Modern-Day Racism Masks Its Ugly Head
There are those who assert that racism is obsolete and not a contemporary problem. But racism is a current event; only its expression is more disguised and subtle. And it requires intervention.
We can best understand the contemporary reality of racism by delving into its past. In antiquity, knowledge of racial differentiation was not necessarily accompanied by dehumanizing sentiments; indeed, the ancient Greeks and Romans looked upon the ancient Ethiopians with respect and romanticism. The ancient Egyptians’ awareness of racial variation did not carry with it the dehumanization of those who were superficially different.
The idea of race took on the patina of a scientific enterprise primarily in the early to mid-1800s, as part of what is largely known as the European Enlightenment. Scientists at that time, particularly in biology and botany, were earnest in classifying the diversity of life on Earth, and part of this classification included the human species. Perhaps because of ethnocentrism and cultural chauvinism, the classification of human beings included a rank ordering with Europeans at the top of the scale and Africans at the bottom.

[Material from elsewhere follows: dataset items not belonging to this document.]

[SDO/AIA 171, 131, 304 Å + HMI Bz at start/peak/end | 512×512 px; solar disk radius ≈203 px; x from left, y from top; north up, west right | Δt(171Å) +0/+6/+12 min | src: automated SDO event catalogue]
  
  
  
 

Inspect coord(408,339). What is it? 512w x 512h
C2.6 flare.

The institutionalization of slavery within the Americas required an intellectual justification for the mistreatment of millions of African men, women and children. Muslims had mirrored this process of intellectually justifying enslavement in the earlier enslavement of East Africans. Slavery required racism and was the proximate cause of it.

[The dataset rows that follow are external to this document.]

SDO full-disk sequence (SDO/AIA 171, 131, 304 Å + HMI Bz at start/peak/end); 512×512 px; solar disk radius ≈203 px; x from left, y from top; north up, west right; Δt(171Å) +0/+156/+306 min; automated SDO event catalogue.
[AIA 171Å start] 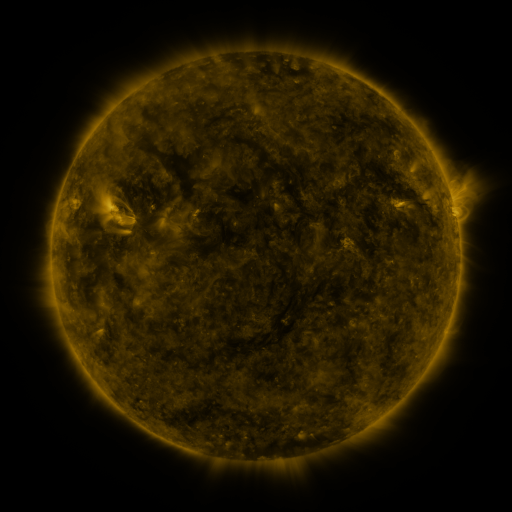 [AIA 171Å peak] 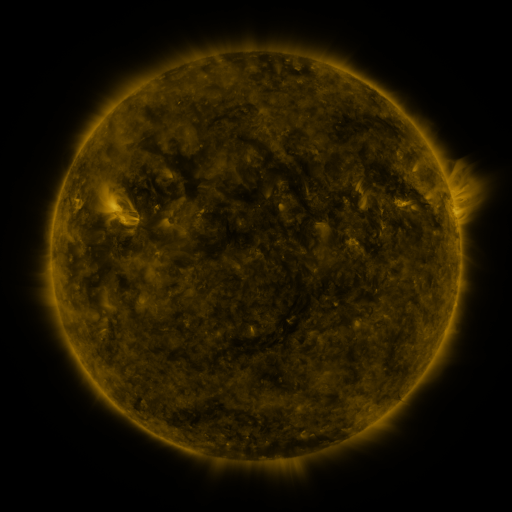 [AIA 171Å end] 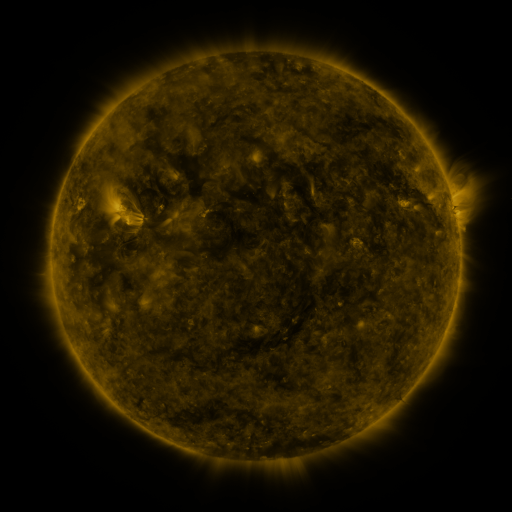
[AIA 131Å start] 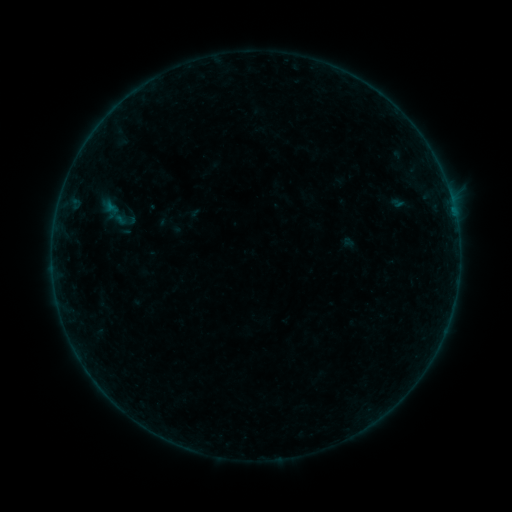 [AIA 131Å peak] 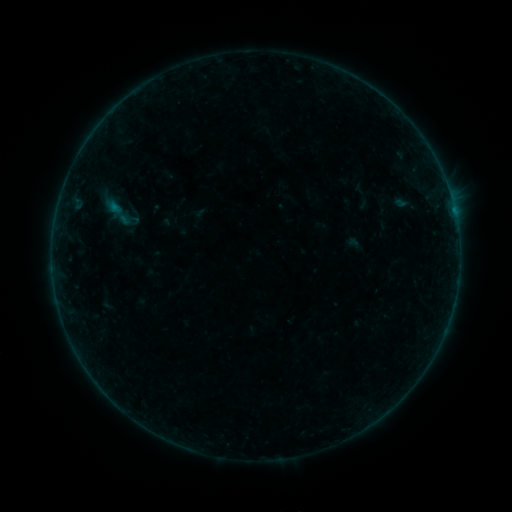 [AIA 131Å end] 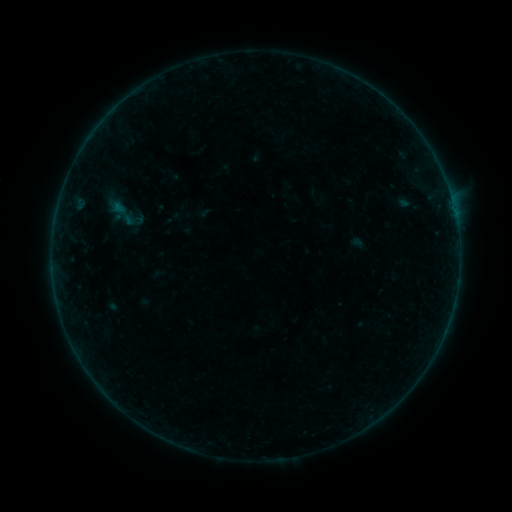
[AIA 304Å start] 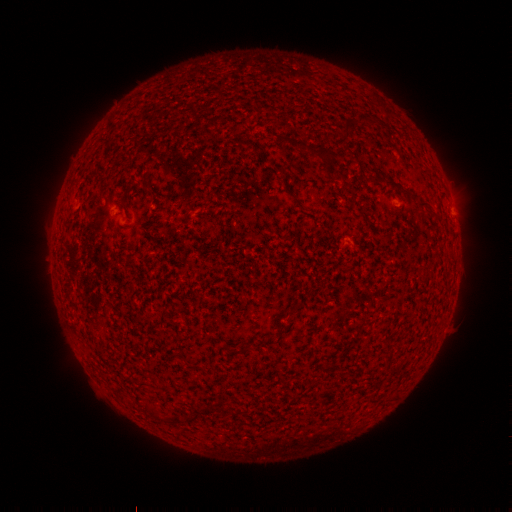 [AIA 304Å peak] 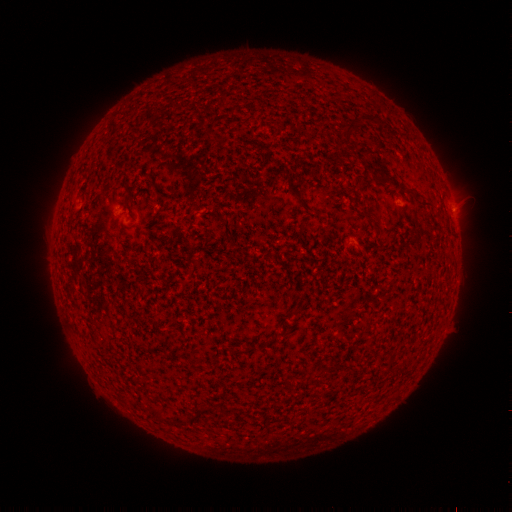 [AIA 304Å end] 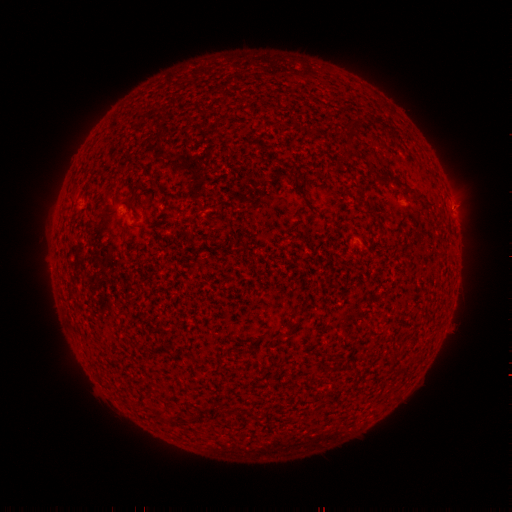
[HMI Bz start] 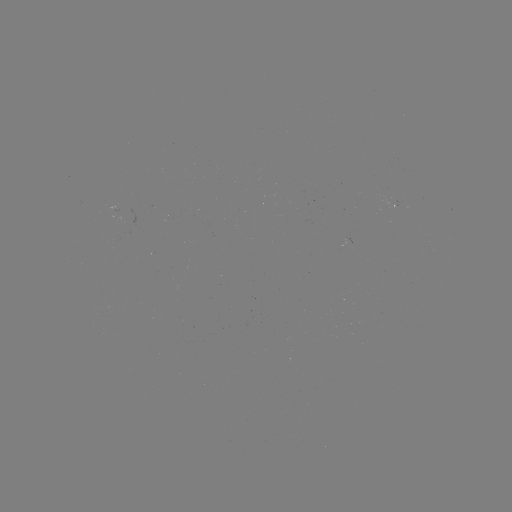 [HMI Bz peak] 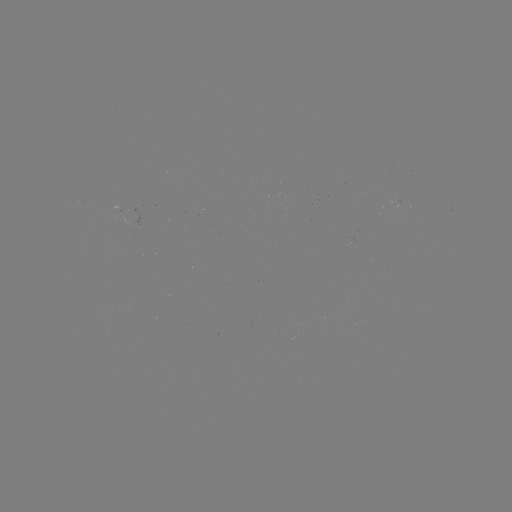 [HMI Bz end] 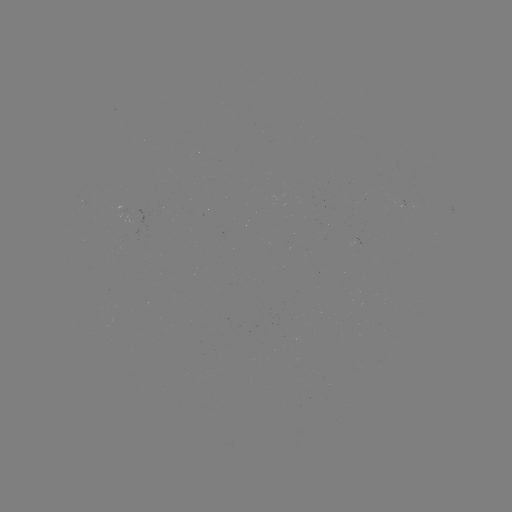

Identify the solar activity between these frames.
filament eruption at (356, 180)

Racism became unique in the United States largely because of the efforts to abolish slavery. These efforts intensified the efforts of slavery’s apologists to justify their “peculiar institution.” Thus if we can say that contemporary racism is a product of American slavery, then we must also accept the premise that American slavery demonstrates other consequences that are as alive and well today as is racism.
Racism in contemporary world affairs is disguised, and it is what some refer to as symbolic racism, modern racism or aversive racism. These eschew the old-fashioned, redneck ideology of white supremacy and black inferiority and instead espouse support for the ideals of equality in human affairs. Yet these ideals of equality are discordant with the preference for the status quo of white privilege.
Thus aversive racism is manifested in opposition to programs and policies that seek to undo white privilege or provide advantages to blacks on the basis of historical discrimination. Interestingly, contemporary research in social psychology demonstrates that the aversive racist is unaware of his or her racism; much of contemporary racism is an unconscious process.
In a series of interesting experiments, some in the laboratory and some in real-world settings, social psychologists have illustrated the presence of unconscious or aversive racism in a number of contexts. The effects of aversive racism are manifold and affect the quality of life of Africans and African Americans both physically and psychologically. Thus we see the ravages of racism at work in the appalling statistics of HIV/AIDS in Africa and among African Americans. We see the life-and-death consequences of old-fashioned and modern racism in the rates of infant mortality among Africans and African Americans as well as their much higher rates of preventable deaths from hypertension, heart disease, cancer and violence.
The current effects of racism have led to a widening of the economic gulf between white Americans and black Americans. Although the proportions of African Americans in the middle and upper classes have increased, so too has the proportion of African American children reared in poverty. The presence of African Americans in the higher echelons of corporate America, government and the military is about one-tenth of what one would expect given a system of true equal opportunity.
To solve these problems of structured inequality, we must first acknowledge the reality of racism in contemporary world affairs. We can no longer afford to hide from this reality. We must make conscious unconscious racism. Then we must develop and propagate social and institutional norms and values that reject racism--conscious and unconscious--and advance true equal opportunity.